Но господин Керабан бросился к ней и, борясь с ветром, сумел с помощью смотрителя снова ее закрыть.

— Какая упрямица! — воскликнул он. — Но я был еще упрямее!

— Ужасный шторм! — отметил Ахмет.

— Действительно ужасный, — поддержал его ван Миттен. — Шторм, почти сравнимый с теми, которые налетают на наше голландское побережье после того, как пересекают Атлантику.

— О, — сказал Керабан, — почти сравнимые!

— Подумайте только, мой друг! Это штормы, приходящие к нам из Америки через весь океан!

— Разве ярость океана может сравниться с яростью Черного моря, ван Миттен?

— Друг Керабан, я не хотел бы вам противоречить, но…
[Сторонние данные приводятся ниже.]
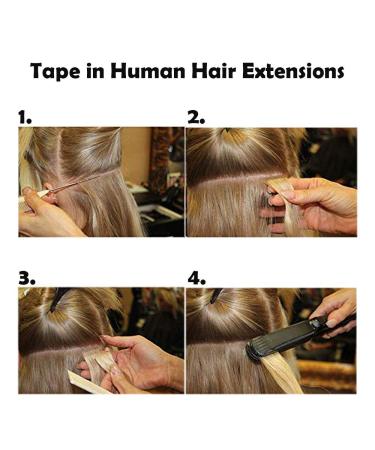 Tape in Human Hair Extensions

1.

2.

3.

4.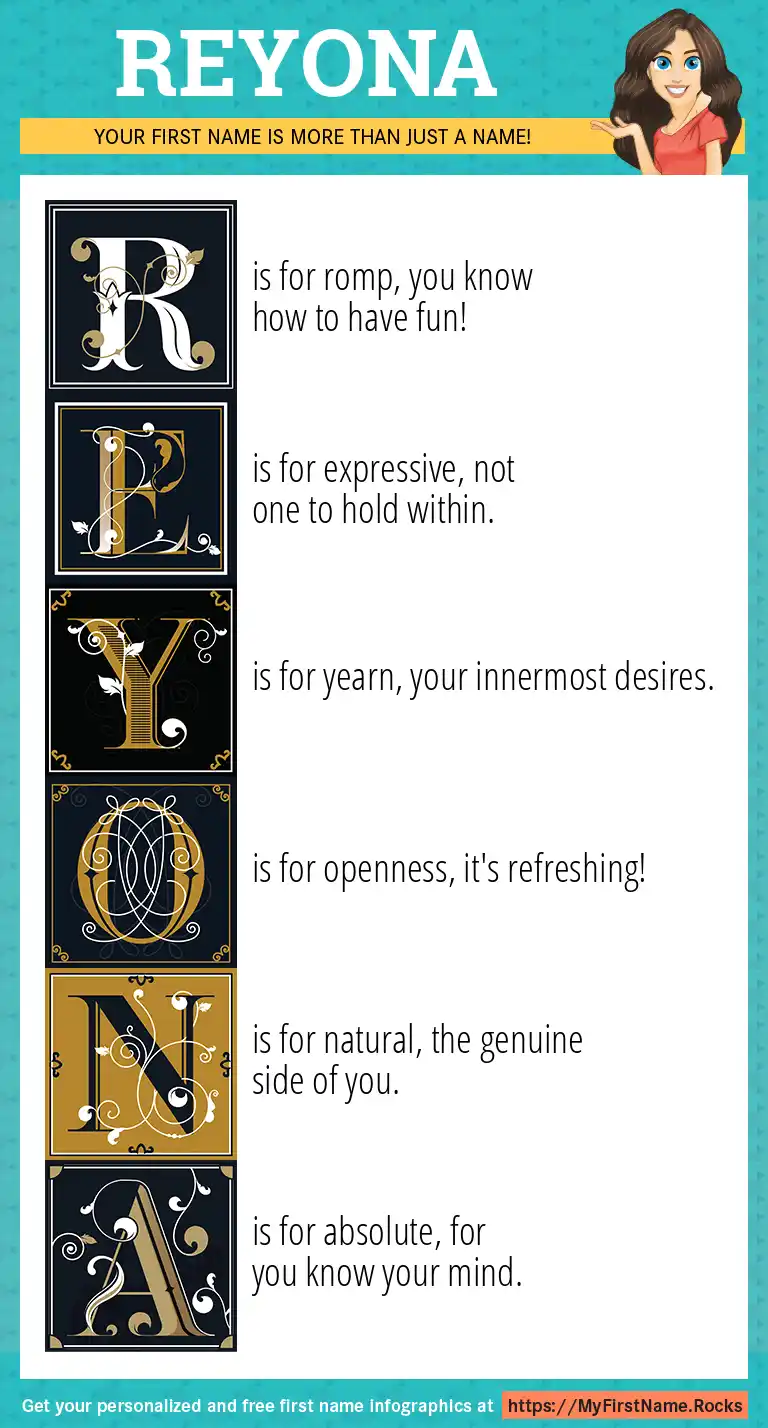 REYONA

YOUR FIRST NAME IS MORE THAN JUST A NAME!

R is for romp, you know how to have fun!

E is for expressive, not one to hold within.

Y is for yearn, your innermost desires.

O is for openness, it's refreshing!

N is for natural, the genuine side of you.

A is for absolute, for you know your mind.

Get your personalized and free first name infographics at https://MyFirstName.Rocks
— Но вы стараетесь это делать! — объявил торговец, у которого не было оснований пребывать в хорошем настроении.

— Нет! Я говорю только…

— …вы говорите?

— Я говорю, что в сравнении с океаном, с Атлантикой, Черное море, собственно говоря, не более чем озеро.

— Озеро! — воскликнул Керабан, качая головой. — Во имя Аллаха! Мне кажется, вы сказали «озеро»?

— Обширное озеро, если хотите… — ответил ван Миттен, стараясь смягчить выражения, — огромное озеро… но озеро!

— Почему не пруд?

— Я не сказал «пруд»!

— Почему не лужа?

— Я не сказал «лужа»!

— Почему не лоханка?

— Я не сказал «лоханка»!

— Нет, ван Миттен, но вы так думали.

— Уверяю вас…

— Хорошо! Пусть «лоханка»! Но если бы какой-нибудь катаклизм[270] бросил вашу Голландию в эту лоханку, то она целиком утонула бы в ней! Лоханка!

И, процедив все это сквозь зубы, господин Керабан начал шагать по комнате из угла в угол.

— Я все же уверен, что вовсе не говорил «лоханка», — бормотал абсолютно растерянный ван Миттен. — Поверьте, мой юный друг, — прибавил он, обращаясь к Ахмету, — что это выражение даже не приходило мне в голову! Атлантика.